| HN Mirror

Y	Hacker News new \| ask \| show \| jobs


	by thasso 387 days ago
	For archive formats, or anything that has a table of contents or an index, consider putting the index at the end of the file so that you can append to it without moving a lot of data around. This also allows for easy concatenation.

2 comments

zzo38computer 386 days ago

What probably allows for even more easier concatenation would be to store the header of each file immediately preceding the data of that file. You can make a index in memory when reading the file if that is helpful for your use.

link

HelloNurse 386 days ago

This would require a separate seek and read operation per archive member, each yielding only one directory entry, rather than very few read operation to load the whole directory at once.

link

charcircuit 387 days ago

Why not put it at the beginning so that it is available at the start of the filestream that way it is easier to get first so you know what other ranges of the file you may need?

>This also allows for easy concatenation.

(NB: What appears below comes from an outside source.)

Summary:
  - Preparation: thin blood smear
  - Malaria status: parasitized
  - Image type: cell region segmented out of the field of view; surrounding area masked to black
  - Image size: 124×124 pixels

How would it be easier than putting it at the front?

link

shakna 387 days ago

Files are... Flat streams. Sort of.

So if you rewrite an index at the head of the file, you may end up having to rewrite everything that comes afterwards, to push it further down in the file, if it overflows any padding offset. Which makes appending an extremely slow operation.

Whereas seeking to end, and then rewinding, is not nearly as costly.

link

PhilipRoman 387 days ago

You can do it via fallocate(2) FALLOC_FL_INSERT_RANGE and FALLOC_FL_COLLAPSE_RANGE but sadly these still have a lot of limitations and are not portable. Based on discussions I've read, it seems there is no real motivation for implementing support for it, since anyone who cares about the performance of doing this will use some DB format anyway.

In theory, files should be just unrolled linked lists (or trees) of bytes, but I guess a lot of internal code still assumes full, aligned blocks.

link

charcircuit 387 days ago

Most workflows do not modify files in place but rather create new files as its safer and allows you to go back to the original if you made a mistake.

link

shakna 387 days ago

If you're writing twice, you don't care about the performance to begin with. Or the size of the files being produced.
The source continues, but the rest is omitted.